I have a 55 gallon tank, not fully planted. I vacuum religiously when 
changing water. I figure if it's sitting on top of the substrate, it's not 
fertilizing, it's polluting. I also have a tendency to feed well.

I've been dealing with part of the tank going anaerobic for a while. While 
observing the tank, I noticed that a bubble would emerge now and then and go 
to the surface. While vacuuming, I plunged the cleaner through the substrate 
to the glass bottom, and tons of bubbles appeared (in the vacuum). The water 
was disgustingly smelly. I rooted around a bit and discovered other areas 
were also smelly, though the gaseous bubbles were in one area particularly.

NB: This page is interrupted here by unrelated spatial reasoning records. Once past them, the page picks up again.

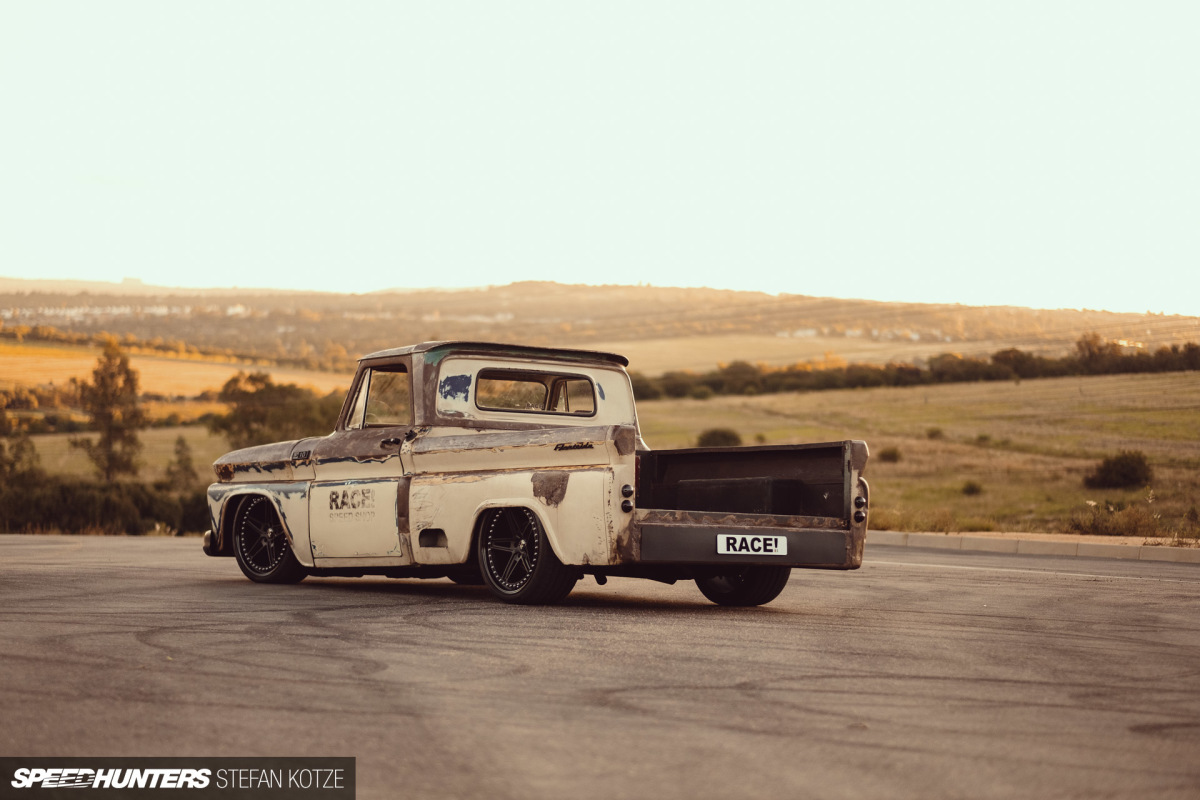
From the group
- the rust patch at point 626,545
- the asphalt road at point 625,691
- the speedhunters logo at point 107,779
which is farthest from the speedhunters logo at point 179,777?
the rust patch at point 626,545

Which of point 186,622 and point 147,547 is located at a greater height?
point 186,622

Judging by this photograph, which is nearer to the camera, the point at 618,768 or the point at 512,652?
the point at 618,768

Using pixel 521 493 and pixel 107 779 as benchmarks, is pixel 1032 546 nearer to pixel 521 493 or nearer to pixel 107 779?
pixel 521 493

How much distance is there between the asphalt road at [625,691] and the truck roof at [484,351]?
6.14 feet

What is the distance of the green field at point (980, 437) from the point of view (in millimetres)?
34500

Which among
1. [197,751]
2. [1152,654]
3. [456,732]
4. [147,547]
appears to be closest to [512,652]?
[456,732]

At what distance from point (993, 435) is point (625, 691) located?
52.0 meters

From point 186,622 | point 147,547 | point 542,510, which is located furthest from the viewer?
point 147,547

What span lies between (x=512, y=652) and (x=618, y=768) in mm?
2572

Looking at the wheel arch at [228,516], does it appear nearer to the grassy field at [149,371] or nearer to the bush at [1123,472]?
the bush at [1123,472]

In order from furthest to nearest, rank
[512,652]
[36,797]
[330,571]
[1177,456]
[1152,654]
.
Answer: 1. [1177,456]
2. [330,571]
3. [1152,654]
4. [512,652]
5. [36,797]

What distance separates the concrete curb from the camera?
17.7 metres

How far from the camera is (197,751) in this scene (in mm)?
4402

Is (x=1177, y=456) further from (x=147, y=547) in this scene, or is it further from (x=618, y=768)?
(x=618, y=768)
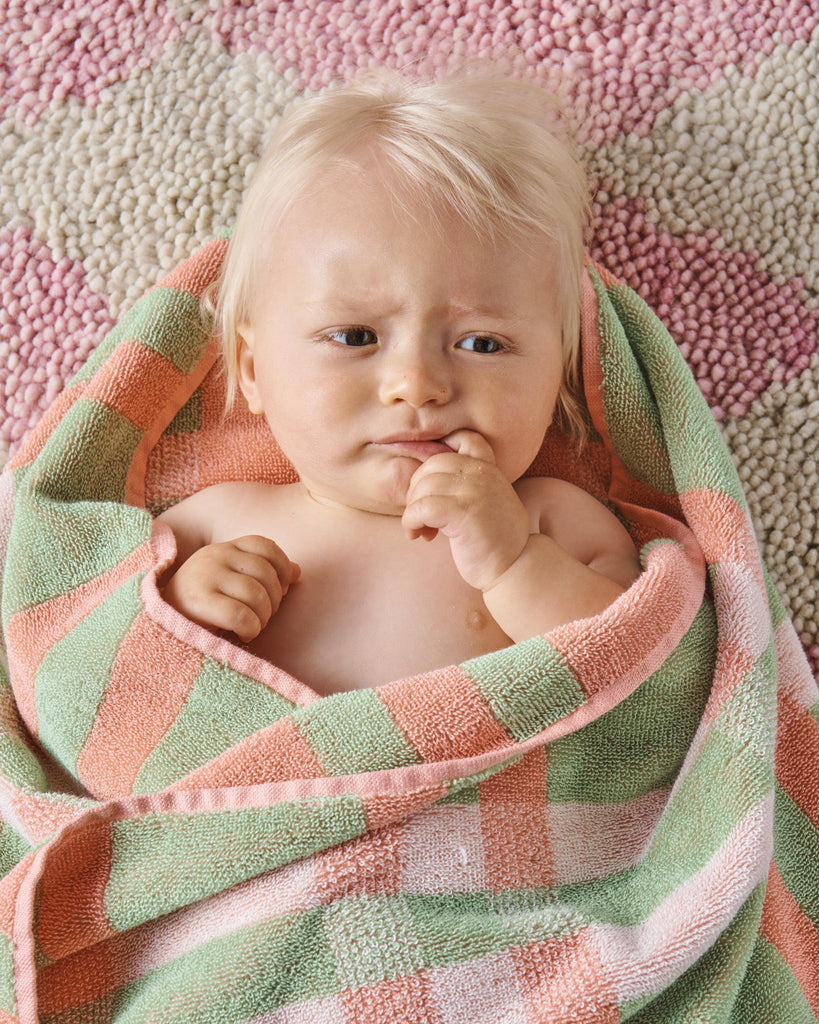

I pondered what to do. It's a low light tank, and quick-rooting plants didn't 
seem to be an option (as they wouldn't grow). One thought was to put heating 
pads on the bottom to increase circulation. I ran an air wand on that side of 
the tank at night for a while to create a water current (though a very 
low-power air pump). Checking from time to time, I noticed that it did help 
diminish the area, but there were still rotten spots, and gas.  I'd actually 
go in and dig with my hands and feel the gas pressure. I finally got a power 
head for that side of the tank. I toyed with the idea of connecting a hose on 
the output and sticking it directly in the gravel (isn't that what they make 
undergravel filters for?), but decided to just try running it as is, to see 
if the current alone would solve the problem. After a cleaning today, the 
smell and gas appear to be entirely gone.


<< >Does anyone have any input into my earlier question about whether to 
 >vac planted tank substrate?  I have an area of the tank that gets dirty and 
 >when gravel vacuumed pulls up some nasty smelling stuff.  Should I leave it 
 >in there for the plants?  All advice appreciated.
 I wouldn't leave it.
 Not good. H2S is a bad sign(rotten egg smell ?). Black color is very bad
 too. Vac the effected area well. Add fast growing rooty plants to see how
 they do. Watch closely for signs of poor growth. Consider adding larger or
 more porous gravel topped with regular sand that your using.
 The area is going anaerobic and need something to get more O2 down there.
 Roots from faster growing plants might be a way. Adding small pieces of lava
 or SeaChem's Matrix to the mix will help or some Turface etc will help too.
 Adding a small airline tube with some water flow through it will solve this
 too if you place it down into the effected area. This can help a trouble
 spot but I think the plants or/and the gravel changing will help the most
 for the long term. Also consider lowering the depth of gravel in this area
 or adjusting the flow so water current goes into to it more.
 Mulm is great for tanks but black stinky stuff is bad. I leave the mulm but
 would take care of the black nasty stuff fast. Check archives for more info.